"Apa itu, Nyet?" tanya si burung hantu.
"Oh," sahut monyet, sambil menunjukkan seekor ikan yang menggelepar sekarat di atas rumput, "aku baru saja menolong ikan ini," sambung si monyet dengan wajah gembira dan bangga.
Si monyet kemudian berkata, "Tadi hampir saja ikan ini tenggelam, untung saja aku melihatnya dan segera menyelamatkannya."
Kisah fabel di atas sangat menarik, karena kita semua tahu bahwa apa yang dilakukan si monyet sebenarnya kontra-produktif dengan tujuannya. Tujuan si monyet jelas mulia, yakni menyelamatkan nyawa sesamanya, akan tetapi justru dengan menarik ikan itu dari air, yang terjadi adalah sebaliknya.
Hal serupa juga seringkali terjadi di dalam kehidupan kita. Sebut saja para teroris dan afiliasinya yang dengan tujuan mulia hendak menyenangkan hati Tuhan dengan cara-cara yang mereka mengerti, akan tetapi sesungguhnya dengan menghilangkan sekian banyak nyawa sesamanya, saya percaya kita semua yang berpikir sehat setuju, bahwa Tuhan sama sekali membenci apa yang mereka lakukan.
Dalam hal kebangsaan, SBY juga mungkin memiliki tujuan yang mulia untuk menegakkan demokrasi "hitam-putih" seperti yang ia ketahui, yakni demokrasi yang diajarkan di bangku sekolah. Akan tetapi, sayangnya, kebijakan dan pernyataannya mengenai keistimewaan Yogyakarta seperti tindakan si monyet yang hendak memindahkan ikan dari habitatnya.
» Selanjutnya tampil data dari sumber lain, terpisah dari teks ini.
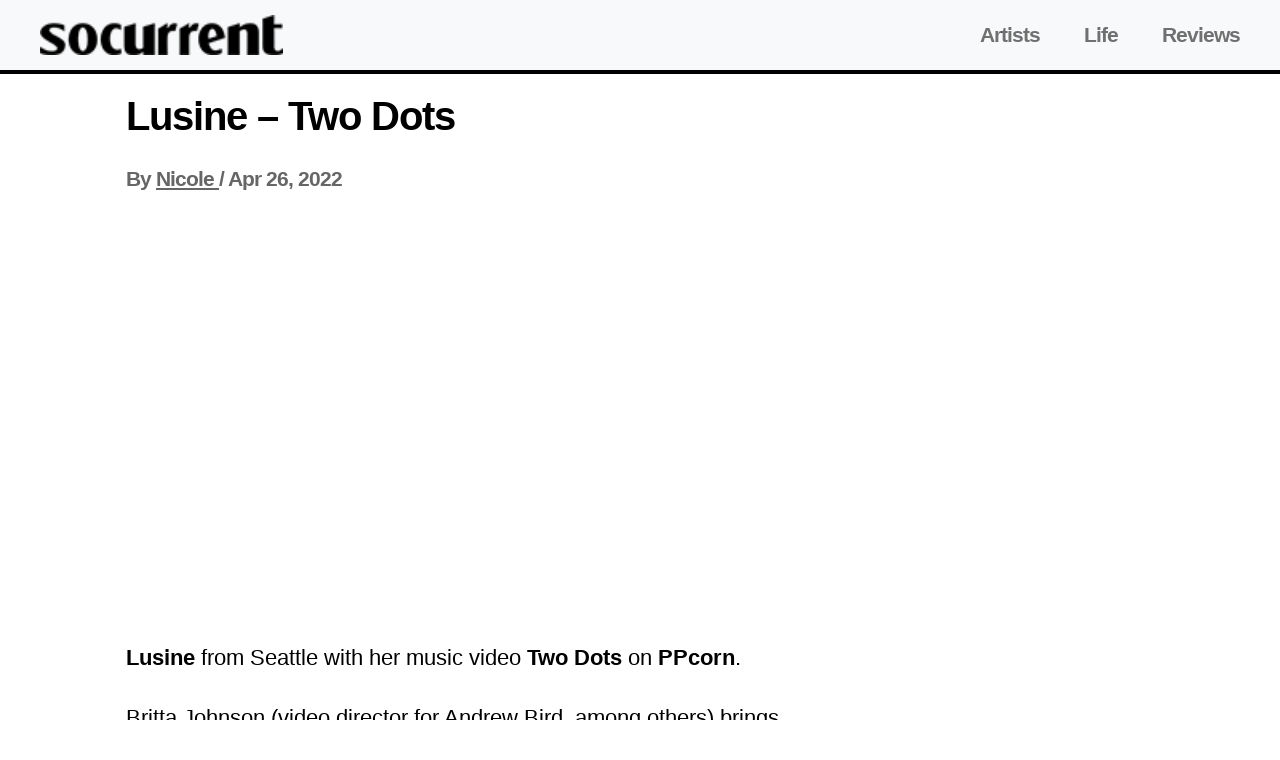

--- FILE ---
content_type: application/javascript
request_url: https://cmp.inmobi.com/choice/NnHnKtK7700m0/socurrent.com/choice.js?tag_version=V3
body_size: 1337
content:
'use strict';(function(){var cmpFile='noModule'in HTMLScriptElement.prototype?'cmp2.js':'cmp2-polyfilled.js';(function(){var cmpScriptElement=document.createElement('script');var firstScript=document.getElementsByTagName('script')[0];cmpScriptElement.async=true;cmpScriptElement.type='text/javascript';var cmpUrl;var tagUrl=document.currentScript.src;cmpUrl='https://cmp.inmobi.com/tcfv2/53/CMP_FILE?referer=socurrent.com'.replace('CMP_FILE',cmpFile);cmpScriptElement.src=cmpUrl;firstScript.parentNode.insertBefore(cmpScriptElement,firstScript);})();(function(){var css=""
+" .qc-cmp-button.qc-cmp-secondary-button:hover { "
+"   background-color: #368bd6 !important; "
+"   border-color: transparent !important; "
+" } "
+" .qc-cmp-button.qc-cmp-secondary-button:hover { "
+"   color: #ffffff !important; "
+" } "
+" .qc-cmp-button.qc-cmp-secondary-button { "
+"   color: #368bd6 !important; "
+" } "
+" .qc-cmp-button.qc-cmp-secondary-button { "
+"   background-color: #eee !important; "
+"   border-color: transparent !important; "
+" } "
+""
+"";var stylesElement=document.createElement('style');var re=new RegExp('&quote;','g');css=css.replace(re,'"');stylesElement.type='text/css';if(stylesElement.styleSheet){stylesElement.styleSheet.cssText=css;}else{stylesElement.appendChild(document.createTextNode(css));}
var head=document.head||document.getElementsByTagName('head')[0];head.appendChild(stylesElement);})();var autoDetectedLanguage='en';var gvlVersion=2;function splitLang(lang){if(lang.includes('pt')&&lang.length>2){return lang.split('-')[0]+'-'+lang.split('-')[1].toLowerCase();}
return lang.length>2?lang.split('-')[0]:lang;};function isSupported(lang){var langs=['en','fr','de','it','es','da','nl','el','hu','pt','pt-br','pt-pt','ro','fi','pl','sk','sv','no','ru','bg','ca','cs','et','hr','lt','lv','mt','sl','tr','uk','zh','id','ko','ja','hi','vi','th','ms'];return langs.indexOf(lang)===-1?false:true;};if(gvlVersion===2&&isSupported(splitLang(document.documentElement.lang))){autoDetectedLanguage=splitLang(document.documentElement.lang);}else if(gvlVersion===3&&isSupported(document.documentElement.lang)){autoDetectedLanguage=document.documentElement.lang;}else if(isSupported(splitLang(navigator.language))){autoDetectedLanguage=splitLang(navigator.language);};var choiceMilliSeconds=(new Date).getTime();window.__tcfapi('init',2,function(){},{"coreConfig":{"siteUuid":"f7954387-4ac1-4d72-beeb-1495a2dfc9c4","themeUuid":"6ddb7887-4775-4210-9ae6-628a180620b2","inmobiAccountId":"NnHnKtK7700m0","privacyMode":["GDPR"],"includeVendorsDisclosedSegment":false,"cmpVersion":"53","hashCode":"iOOUspFqgS2c+TW7EIOfXg","publisherCountryCode":"US","publisherName":"SoCurrent","vendorPurposeIds":[1,2,3,4,5,6,7,8,9,10],"vendorFeaturesIds":[1,2,3],"vendorPurposeLegitimateInterestIds":[2,3,4,5,6,7,8,9,10],"vendorSpecialFeaturesIds":[1,2],"vendorSpecialPurposesIds":[1,2],"googleEnabled":true,"consentScope":"service","thirdPartyStorageType":"iframe","consentOnSafari":false,"displayUi":"inEU","softOptInEnabled":false,"showSummaryView":true,"persistentConsentLinkLocation":3,"uiLayout":"popup","publisherLogo":"https://socurrent.com/static/de25892c-2342-411e-9bfe-f1972d244f1a.png?qc-size=152,25","vendorListUpdateFreq":30,"publisherPurposeIds":[],"initScreenBodyTextOption":1,"publisherConsentRestrictionIds":[],"publisherLIRestrictionIds":[],"publisherPurposeLegitimateInterestIds":[],"publisherSpecialPurposesIds":[],"publisherFeaturesIds":[],"publisherSpecialFeaturesIds":[],"stacks":[1,42],"lang_":"en","gvlVersion":2,"legitimateInterestOptIn":true,"features":{"visitEvents":true},"translationUrls":{"common":"https://cmp.inmobi.com/tcfv2/translations/${language}.json","theme":"https://cmp.inmobi.com/custom-translations/inmobi/6ddb7887-4775-4210-9ae6-628a180620b2/${language}.json","all":"https://cmp.inmobi.com/consolidated-translations/inmobi/6ddb7887-4775-4210-9ae6-628a180620b2/${language}.json"},"gdprEnabledInUS":false},"premiumUiLabels":{},"premiumProperties":{"googleWhitelist":[1]},"coreUiLabels":{},"theme":{},"nonIabVendorsInfo":{}});})();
Masyarakat Yogyakarta sejak dahulu hidup dan berkembang dalam suatu pola kemasyarakatan yang unik, yang secara akademis disebut sebagai monarki. Memang, menurut pelajaran, posisi monarki setara dengan demokrasi. Mungkin inilah yang kemudian ditangkap SBY sebagai sistim pemerintahan yang bertabrakan dan tak mungkin disinergikan.
Nah, dengan itikad yang saya percaya (baca:harap) baik, Pemerintah ingin menegakkan pilar-pilar demokrasi yang utuh di Indonesia (kecuali, tentunya, Aceh, Jakarta, dan Papua); namun sayangnya, apa yang digagas oleh Pemerintahan SBY bagi sebagian besar masyarakat Yogyakarta merupakan upaya untuk mencabut mereka dari tata kehidupan harmonis yang selama ini mereka jalani.
Setali tiga uang dengan Pemerintah Pusat, Pemda DKI pun mengeluarkan kebijakan yang menurut saya kontra-produktif dengan tujuannya dibentuk, yakni mengusahakan kesejahteraan masyarakatnya. Sebagaimana diketahui bersama, tahun depan Pemda DKI akan mengenakan pajak "restoran" kepada warung-warung makan kecil seperti warteg atau warung makan padang (bukan yang bermerek "Sederhana" tentunya).
Sebagaimana logika yang saya paparkan di dalam tulisan saya sebelumnya, yang juga diperkaya dengan tanggapan-tanggapan dari rekan Kompasianer lainnya, pungutan pajak tersebut justru akan makin memperberat beban pelaku ekonomi marjinal dan karyawan-karyawan biasa yang menjadi pelanggan warteg, yang kebanyakan berasal dari sektor swasta, yang tidak mendapatkan kenaikan gaji, apalagi remunerasi.
Saya pikir sudah saatnya burung hantu yang bijak bertindak. Ikan harus diselamatkan, dan monyet harus dinasehati agar bertindak lebih bijak, sehingga lain kali ia tidak membahayakan nyawa sesamanya. Jika si monyet nakal atau bandel setelah berulangkali dinasehati, rantai atau kerangkeng mungkin dapat membantu. Setuju??